» Work to complete:
Exactly as written, set down each line of the data below except its pictures.

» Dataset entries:

§

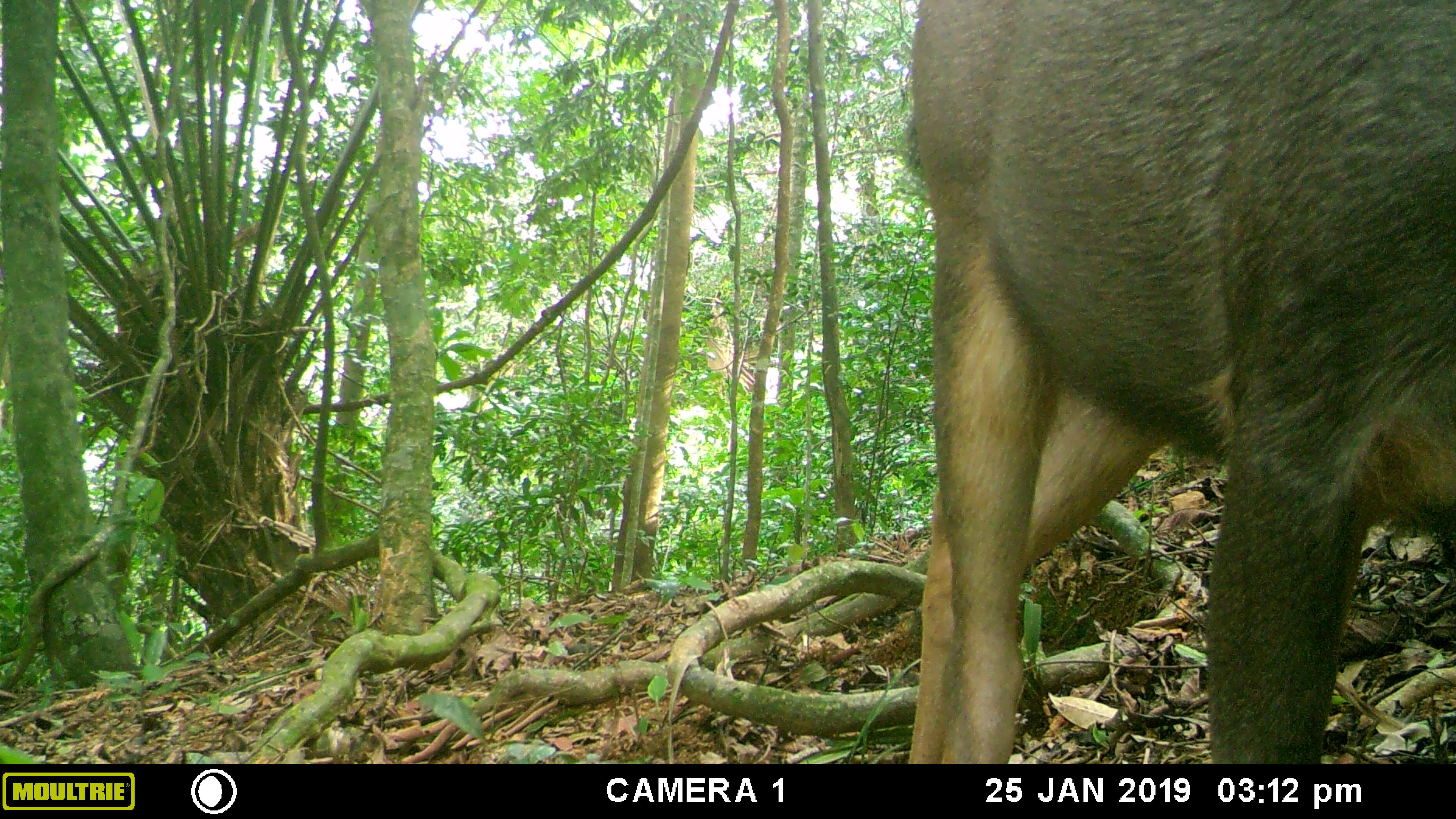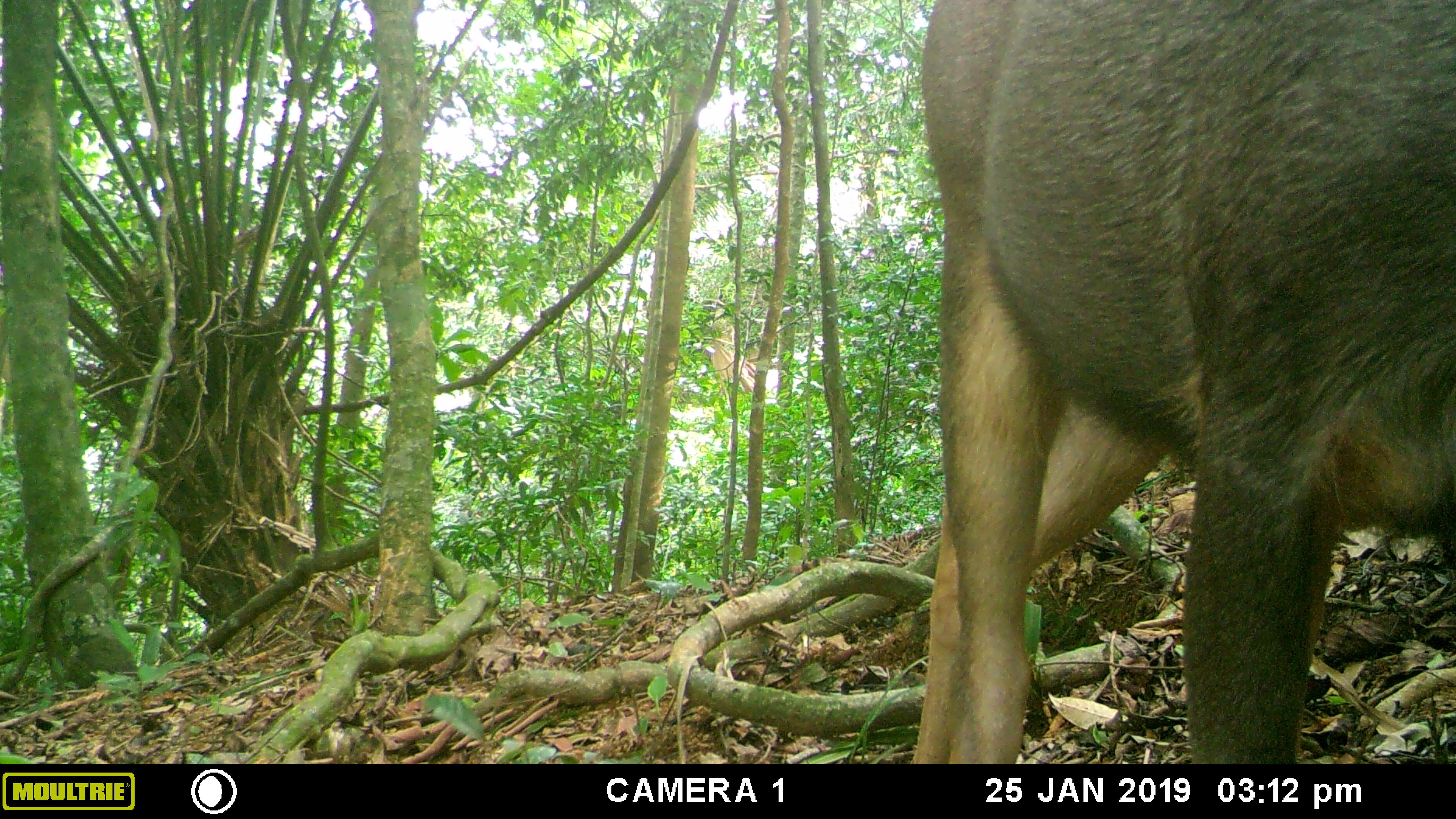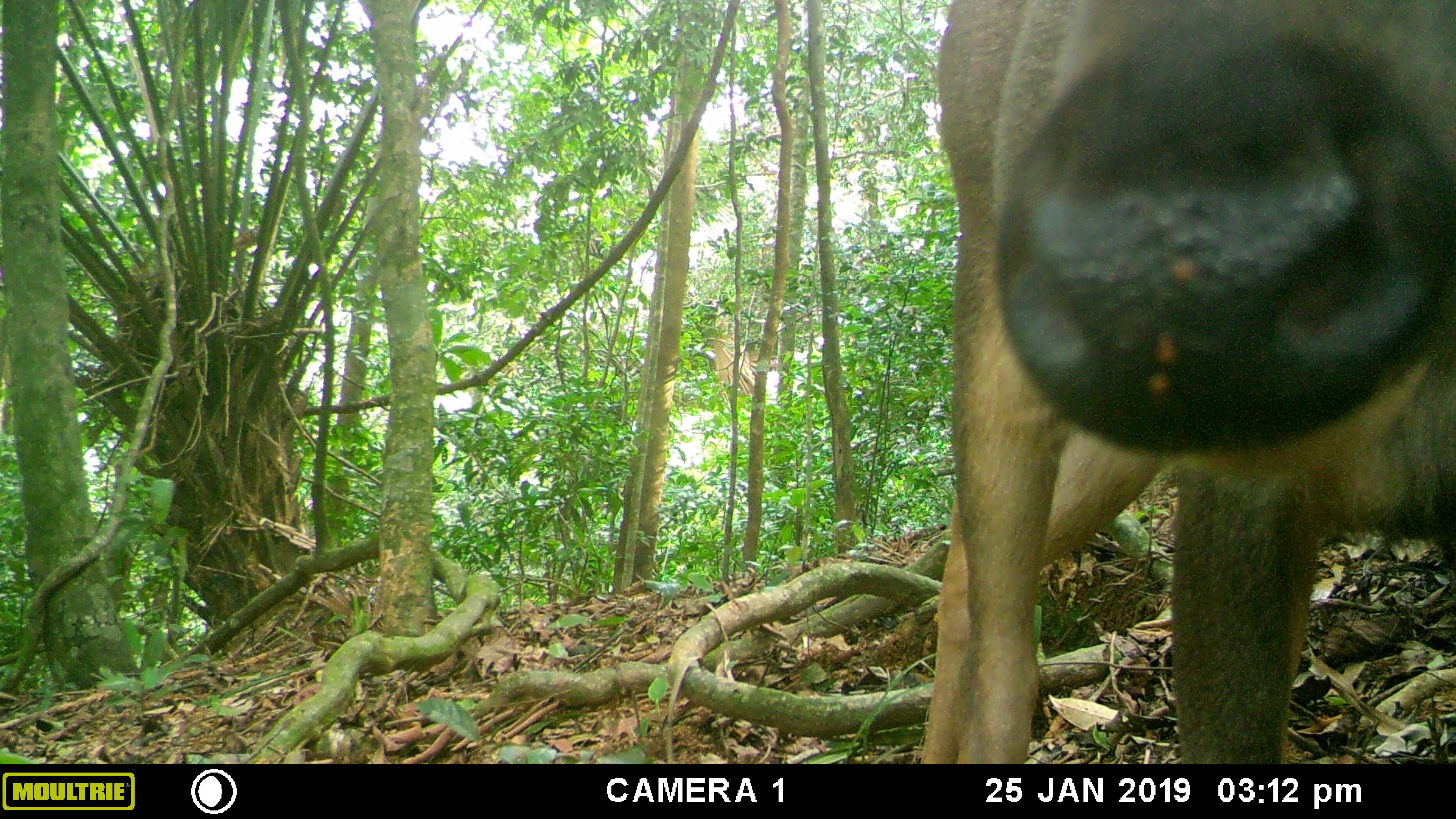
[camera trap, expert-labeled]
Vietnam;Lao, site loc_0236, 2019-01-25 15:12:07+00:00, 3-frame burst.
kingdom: Animalia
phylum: Chordata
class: Mammalia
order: Artiodactyla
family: Cervidae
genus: Rusa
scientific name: Rusa unicolor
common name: sambar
Sambar (Rusa unicolor). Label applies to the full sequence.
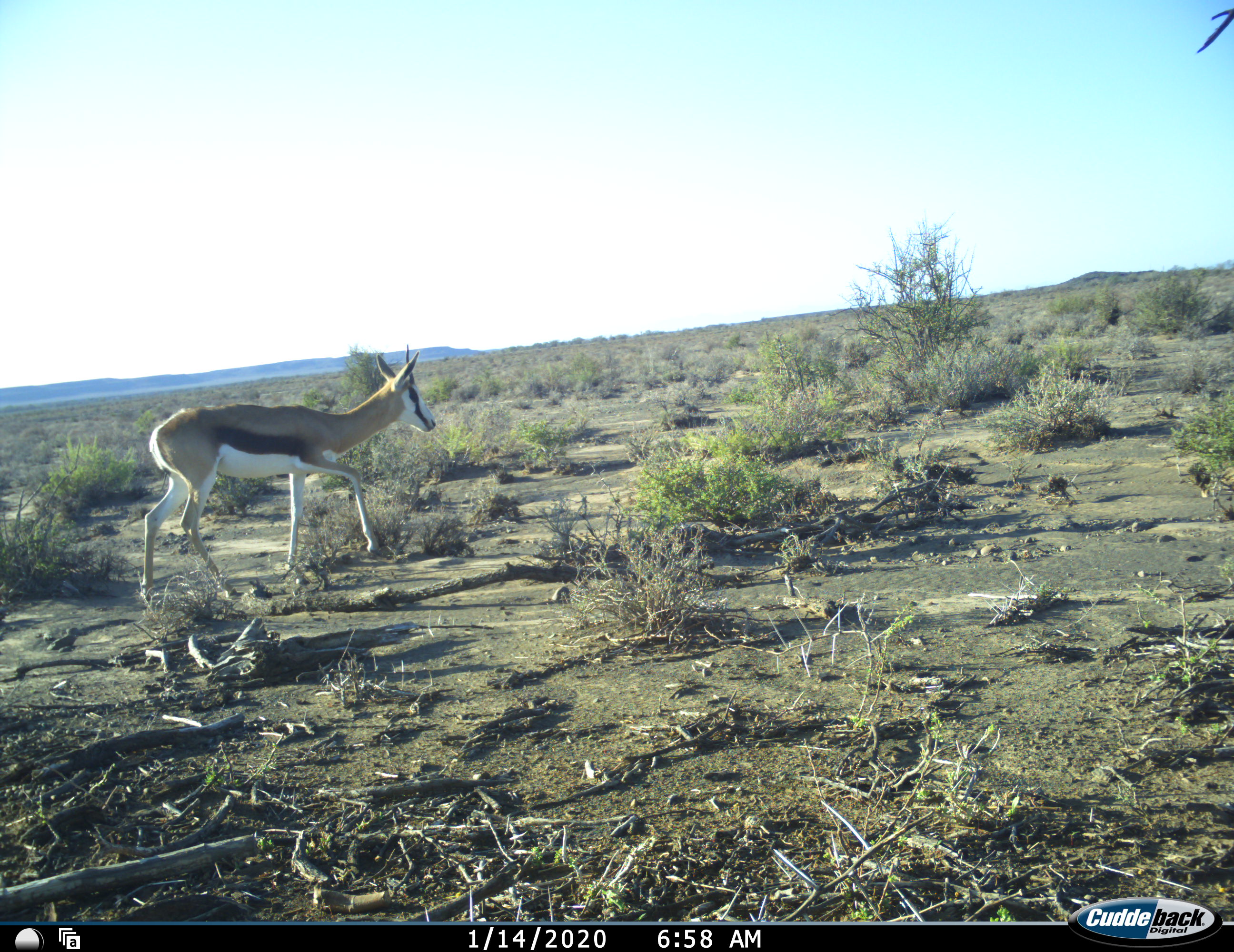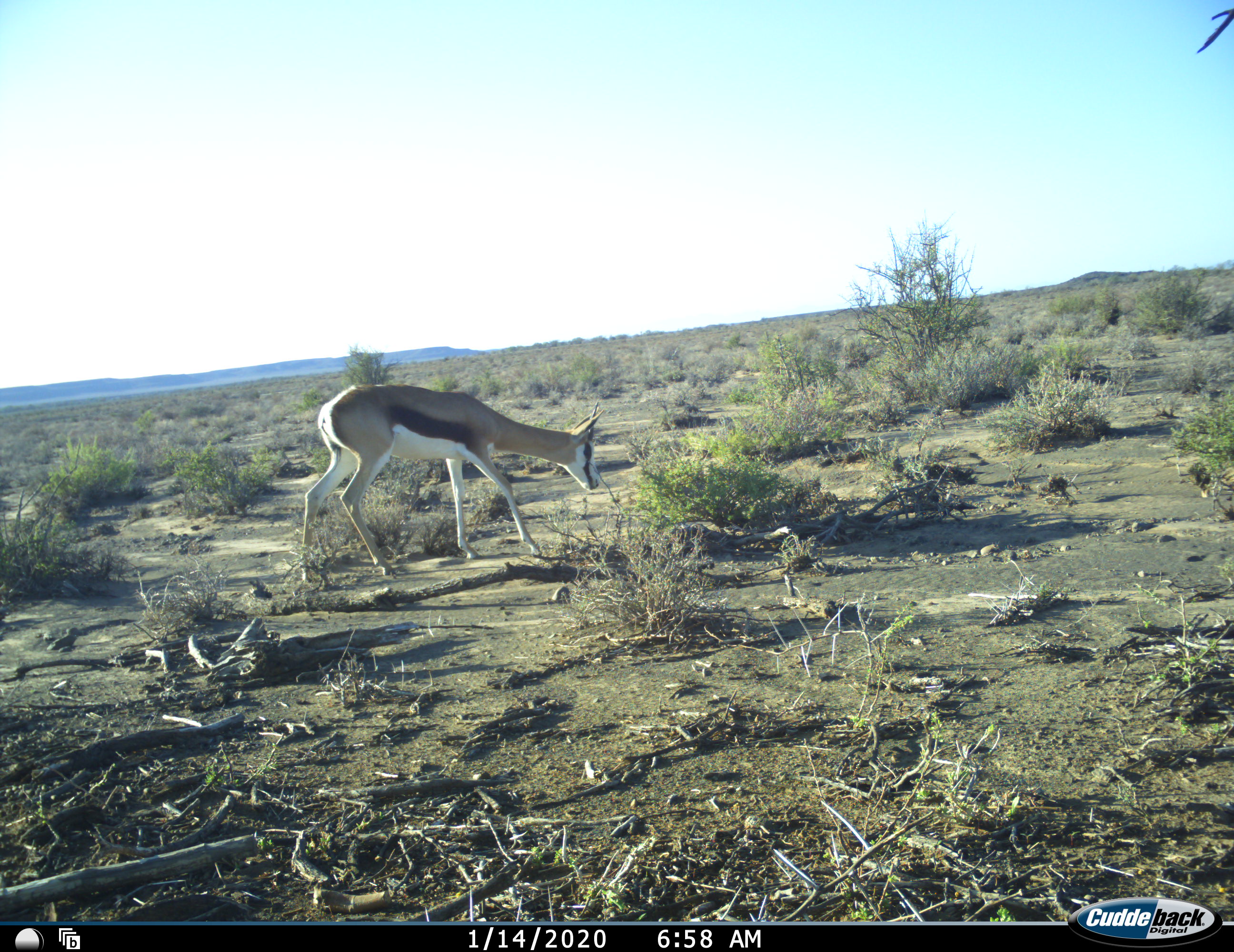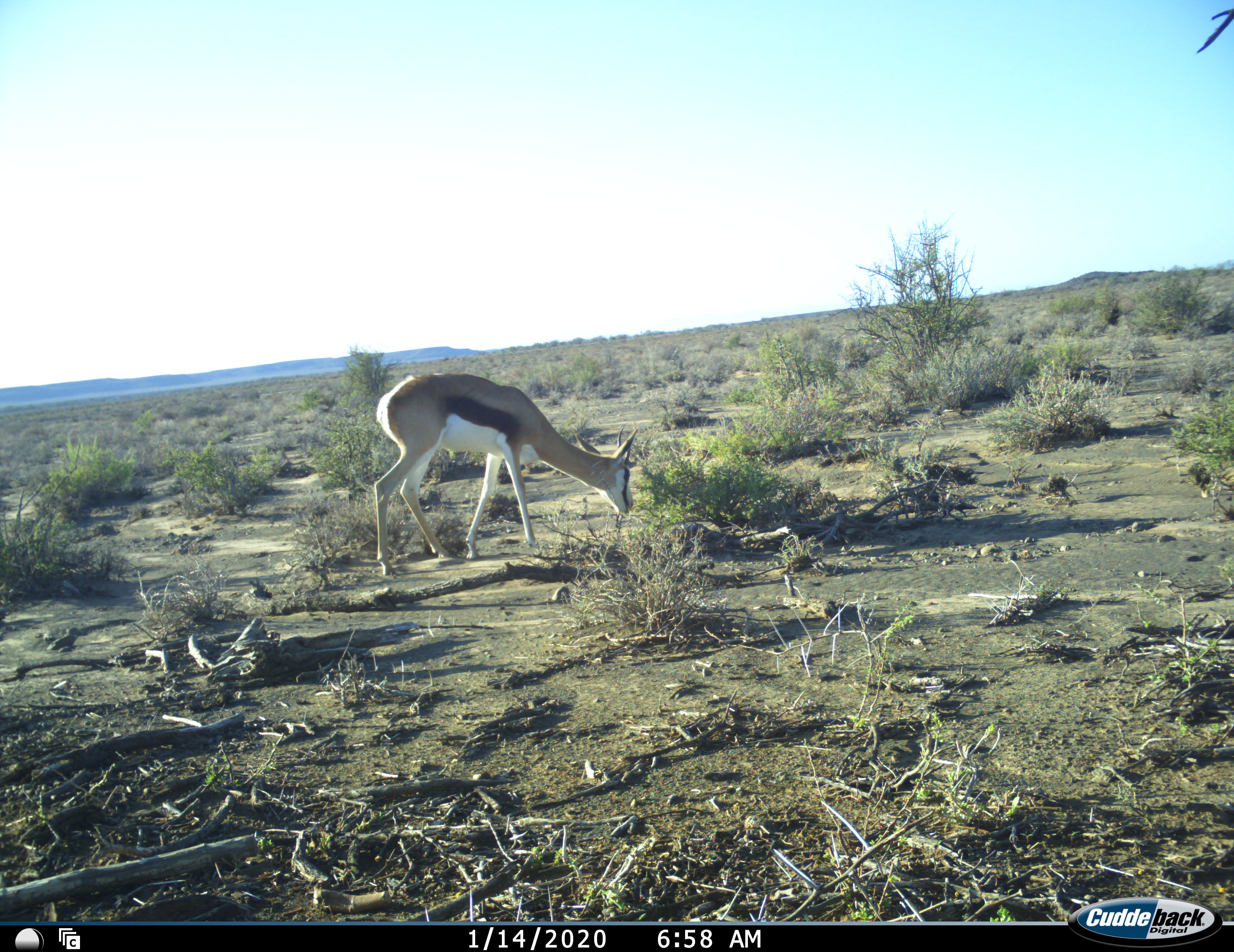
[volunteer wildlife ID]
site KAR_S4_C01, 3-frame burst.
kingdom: Animalia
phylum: Chordata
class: Mammalia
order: Artiodactyla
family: Bovidae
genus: Antidorcas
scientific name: Antidorcas marsupialis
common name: springbok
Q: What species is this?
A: Springbok (Antidorcas marsupialis).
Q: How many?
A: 1.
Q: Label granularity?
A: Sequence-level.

§

» Solution:
[camera trap, expert-labeled]
Vietnam;Lao, site loc_0236, 2019-01-25 15:12:07+00:00, 3-frame burst.
kingdom: Animalia
phylum: Chordata
class: Mammalia
order: Artiodactyla
family: Cervidae
genus: Rusa
scientific name: Rusa unicolor
common name: sambar
Sambar (Rusa unicolor). Label applies to the full sequence.
[volunteer wildlife ID]
site KAR_S4_C01, 3-frame burst.
kingdom: Animalia
phylum: Chordata
class: Mammalia
order: Artiodactyla
family: Bovidae
genus: Antidorcas
scientific name: Antidorcas marsupialis
common name: springbok
Q: What species is this?
A: Springbok (Antidorcas marsupialis).
Q: How many?
A: 1.
Q: Label granularity?
A: Sequence-level.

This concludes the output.